In Solano County, housing prices increased a modest 11% between 2000 and 2010, reflecting the housing bust of the Great Recession. A household earning 80% of AMI could afford to purchase the median-priced home. But between 2010 and 2020, when housing prices increased by 98%, the average-priced house was no longer affordable to a median-income household. However, at $471,000, it was more affordable than in other parts of the Bay Area.
How are households coping with the Bay Area’s high cost of housing?
To afford housing in the Bay Area, some households are squeezing many people into their residences, paying an increasingly greater share of their income on rent, or commuting farther and farther to work. And maybe doing all three.
Since 2010, the percentage of homes with 1.5 or more people per room, what the U.S. Census defines as severe overcrowding, increased across the region. In 2010, San Francisco had the highest percentage of households with 1.5 people or more per room at 3.2%. By 2019, it was 4.1%.
The percentage of households, including middle-income households, paying more than 30% of their income for housing has also increased.
The incidence of super-commuting — commuting 25 or more miles one way to work — has risen. In search of more affordable housing, some people are driving farther and farther from major Bay Area job centers. The Bay Area and surrounding communities, such as Stockton and Modesto, have some of the highest rates of super-commuting in the country.
What can policymakers do to make housing more affordable for middle-income households and particularly Black and Latinx households?
I’m working on a report that will offer policy recommendations, but right now I can say that our current research points to four policy imperatives.
First, build more housing of all types and at all price points to reduce housing scarcity and increase income diversity.
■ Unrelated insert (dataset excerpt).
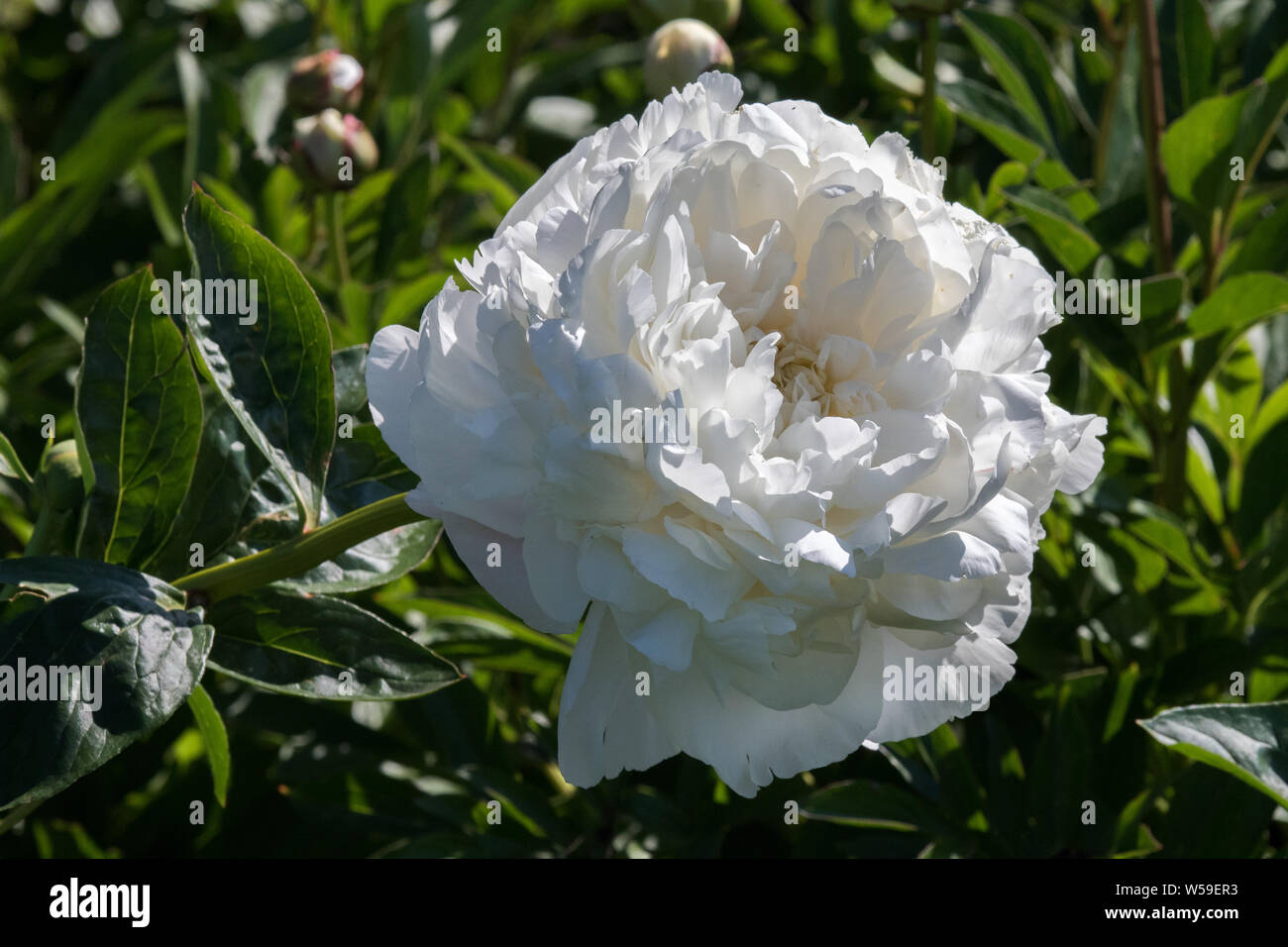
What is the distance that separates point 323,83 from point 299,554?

Regions with healthy housing markets — those that construct a significant amount of housing relative to population growth — provide enough housing overall so that market-rate housing is affordable to those at middle-income and even some lower-income levels. By contrast, regions with constricted housing markets, such as the Bay Area, need government intervention to create housing for middle-income households.
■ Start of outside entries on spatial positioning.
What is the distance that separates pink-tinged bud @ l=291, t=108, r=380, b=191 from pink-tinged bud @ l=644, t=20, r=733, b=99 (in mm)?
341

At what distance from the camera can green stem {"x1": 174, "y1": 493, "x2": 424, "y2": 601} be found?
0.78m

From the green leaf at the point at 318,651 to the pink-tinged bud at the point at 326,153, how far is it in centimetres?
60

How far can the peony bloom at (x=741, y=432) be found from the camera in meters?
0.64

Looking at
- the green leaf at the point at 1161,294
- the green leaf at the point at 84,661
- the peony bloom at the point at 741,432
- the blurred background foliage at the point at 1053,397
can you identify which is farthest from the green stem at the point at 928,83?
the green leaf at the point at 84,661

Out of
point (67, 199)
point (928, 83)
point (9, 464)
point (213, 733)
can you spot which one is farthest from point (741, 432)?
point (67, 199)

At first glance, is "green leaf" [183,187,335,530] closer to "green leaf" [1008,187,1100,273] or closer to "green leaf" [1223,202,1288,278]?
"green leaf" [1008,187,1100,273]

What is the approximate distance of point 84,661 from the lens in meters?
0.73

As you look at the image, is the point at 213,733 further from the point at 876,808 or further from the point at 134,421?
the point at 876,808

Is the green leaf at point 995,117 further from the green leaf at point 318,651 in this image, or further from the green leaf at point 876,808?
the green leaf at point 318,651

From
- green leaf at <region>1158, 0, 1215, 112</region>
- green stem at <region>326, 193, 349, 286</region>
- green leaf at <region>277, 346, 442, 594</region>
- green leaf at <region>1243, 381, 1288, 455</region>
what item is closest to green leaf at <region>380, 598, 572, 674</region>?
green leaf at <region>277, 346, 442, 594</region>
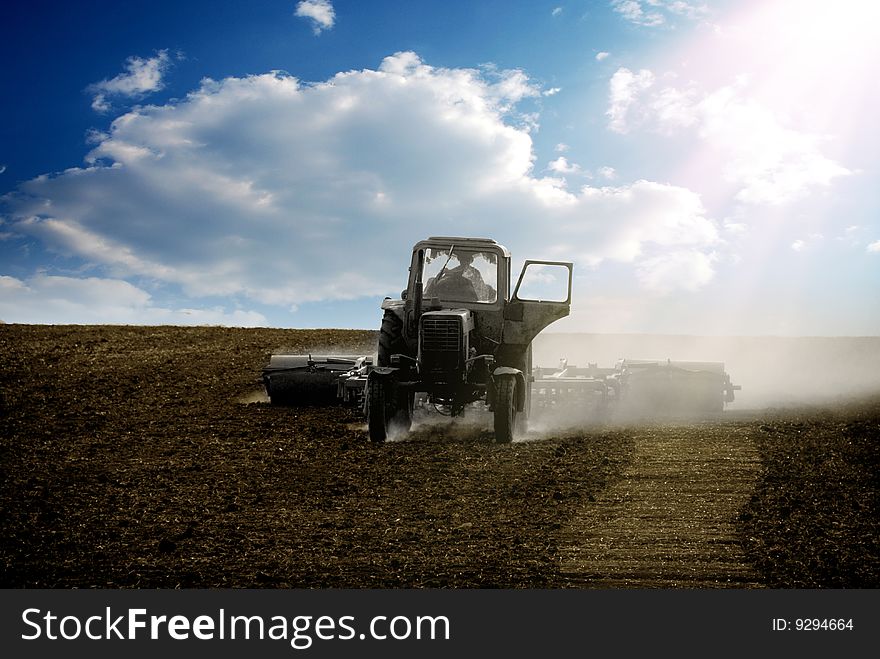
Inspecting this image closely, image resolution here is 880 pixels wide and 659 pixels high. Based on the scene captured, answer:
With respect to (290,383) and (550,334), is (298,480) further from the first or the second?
(550,334)

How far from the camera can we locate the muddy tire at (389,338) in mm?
13336

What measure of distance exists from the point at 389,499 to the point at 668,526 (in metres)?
3.02

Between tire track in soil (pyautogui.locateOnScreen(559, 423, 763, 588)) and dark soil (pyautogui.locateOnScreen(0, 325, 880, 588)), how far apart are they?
0.13 feet

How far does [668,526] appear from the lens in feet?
26.0

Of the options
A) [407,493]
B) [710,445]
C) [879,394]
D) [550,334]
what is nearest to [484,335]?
[710,445]

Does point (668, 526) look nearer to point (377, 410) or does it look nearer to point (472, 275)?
point (377, 410)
Second, develop policies to support not just middle-income households — those households at 80% to 120% of AMI — but also those earning between 60% and 80% of AMI, the median income of Black and Latinx households.
Third, expand policy tools to increase affordable homeownership opportunities. Black households in particular have long been denied the chance to create economic wealth through homeownership. Efforts are needed to repair the effects of systemic racism in the form of restrictive racial covenants and redlining.
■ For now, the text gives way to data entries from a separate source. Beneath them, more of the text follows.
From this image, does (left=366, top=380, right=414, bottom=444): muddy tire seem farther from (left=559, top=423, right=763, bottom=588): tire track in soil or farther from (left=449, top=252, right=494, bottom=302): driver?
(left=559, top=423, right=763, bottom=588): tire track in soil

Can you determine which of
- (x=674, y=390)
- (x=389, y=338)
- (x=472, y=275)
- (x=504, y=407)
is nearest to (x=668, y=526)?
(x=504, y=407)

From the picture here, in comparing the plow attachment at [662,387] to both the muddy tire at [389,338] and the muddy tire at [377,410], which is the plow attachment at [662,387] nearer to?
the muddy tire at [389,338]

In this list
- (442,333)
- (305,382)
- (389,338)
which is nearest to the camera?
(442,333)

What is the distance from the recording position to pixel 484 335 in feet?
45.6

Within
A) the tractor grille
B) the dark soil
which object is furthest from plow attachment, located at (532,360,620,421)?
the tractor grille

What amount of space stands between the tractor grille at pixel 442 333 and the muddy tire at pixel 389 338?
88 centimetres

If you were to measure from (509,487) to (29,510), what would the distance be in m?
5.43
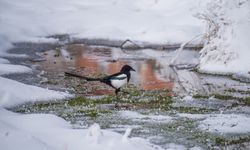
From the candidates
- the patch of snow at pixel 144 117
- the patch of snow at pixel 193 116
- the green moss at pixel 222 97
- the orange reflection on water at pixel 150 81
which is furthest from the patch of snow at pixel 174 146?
the orange reflection on water at pixel 150 81

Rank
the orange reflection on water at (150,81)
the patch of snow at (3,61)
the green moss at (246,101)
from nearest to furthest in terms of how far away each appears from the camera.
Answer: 1. the green moss at (246,101)
2. the orange reflection on water at (150,81)
3. the patch of snow at (3,61)

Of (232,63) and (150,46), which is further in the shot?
(150,46)

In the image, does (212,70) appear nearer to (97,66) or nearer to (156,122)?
(97,66)

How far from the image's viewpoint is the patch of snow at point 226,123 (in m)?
13.1

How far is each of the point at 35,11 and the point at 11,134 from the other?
36.1 metres

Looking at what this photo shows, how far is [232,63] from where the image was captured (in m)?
24.3

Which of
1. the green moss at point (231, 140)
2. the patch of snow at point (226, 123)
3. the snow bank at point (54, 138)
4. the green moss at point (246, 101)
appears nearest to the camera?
the snow bank at point (54, 138)

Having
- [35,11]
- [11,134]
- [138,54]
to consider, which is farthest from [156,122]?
[35,11]

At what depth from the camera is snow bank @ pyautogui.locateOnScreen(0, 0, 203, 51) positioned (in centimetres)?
3578

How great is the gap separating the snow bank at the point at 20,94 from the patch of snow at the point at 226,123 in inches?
217

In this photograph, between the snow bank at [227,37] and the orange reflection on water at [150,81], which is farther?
the snow bank at [227,37]

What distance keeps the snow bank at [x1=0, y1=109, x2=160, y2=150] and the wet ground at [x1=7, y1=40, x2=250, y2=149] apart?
1.42m

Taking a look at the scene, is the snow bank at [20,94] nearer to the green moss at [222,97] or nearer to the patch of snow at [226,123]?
the green moss at [222,97]

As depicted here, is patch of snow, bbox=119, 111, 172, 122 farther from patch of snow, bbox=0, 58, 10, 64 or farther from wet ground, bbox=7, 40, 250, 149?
patch of snow, bbox=0, 58, 10, 64
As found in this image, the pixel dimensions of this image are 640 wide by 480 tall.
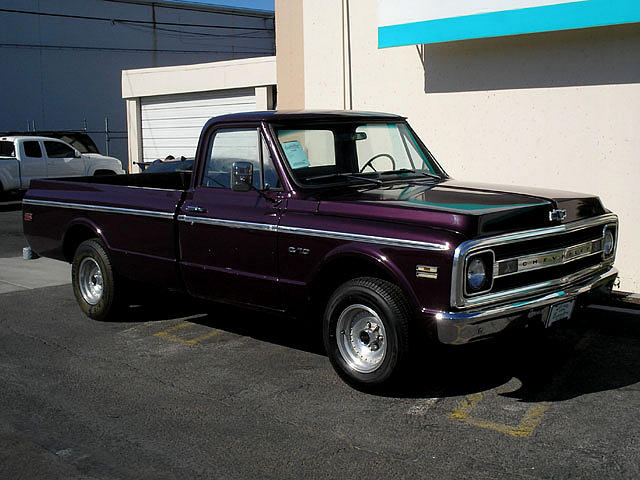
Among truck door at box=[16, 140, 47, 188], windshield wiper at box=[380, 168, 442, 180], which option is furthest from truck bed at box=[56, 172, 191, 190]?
truck door at box=[16, 140, 47, 188]

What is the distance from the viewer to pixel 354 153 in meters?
6.60

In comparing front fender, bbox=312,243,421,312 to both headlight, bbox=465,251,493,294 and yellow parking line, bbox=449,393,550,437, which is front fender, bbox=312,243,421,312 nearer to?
headlight, bbox=465,251,493,294

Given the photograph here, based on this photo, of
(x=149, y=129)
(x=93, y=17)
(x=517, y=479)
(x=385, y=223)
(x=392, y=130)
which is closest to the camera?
(x=517, y=479)

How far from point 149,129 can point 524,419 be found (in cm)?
1877

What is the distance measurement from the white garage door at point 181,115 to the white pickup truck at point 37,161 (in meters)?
1.73

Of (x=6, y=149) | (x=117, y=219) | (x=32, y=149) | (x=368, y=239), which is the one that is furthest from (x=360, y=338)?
(x=6, y=149)

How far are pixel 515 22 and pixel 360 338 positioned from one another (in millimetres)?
4761

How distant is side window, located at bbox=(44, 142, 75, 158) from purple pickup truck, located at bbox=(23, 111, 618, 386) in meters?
15.3

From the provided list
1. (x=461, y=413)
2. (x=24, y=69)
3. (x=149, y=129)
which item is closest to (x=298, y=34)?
(x=461, y=413)

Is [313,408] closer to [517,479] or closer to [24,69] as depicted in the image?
[517,479]

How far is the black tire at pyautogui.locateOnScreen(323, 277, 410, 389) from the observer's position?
525cm

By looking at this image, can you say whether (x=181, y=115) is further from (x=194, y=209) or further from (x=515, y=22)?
(x=194, y=209)

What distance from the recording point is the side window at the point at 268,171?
620cm

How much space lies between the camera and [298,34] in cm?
1152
Finally, learn from places that create middle-income housing, including countries with strong social housing models. California can deploy some aspects of those models. It could, for example, provide flexible and inexpensive capital sources and loan guarantees for construction of middle-income housing, use joint powers authorities to build more middle-income housing at scale, and allocate some state-owned land to middle-income or mixed-income housing.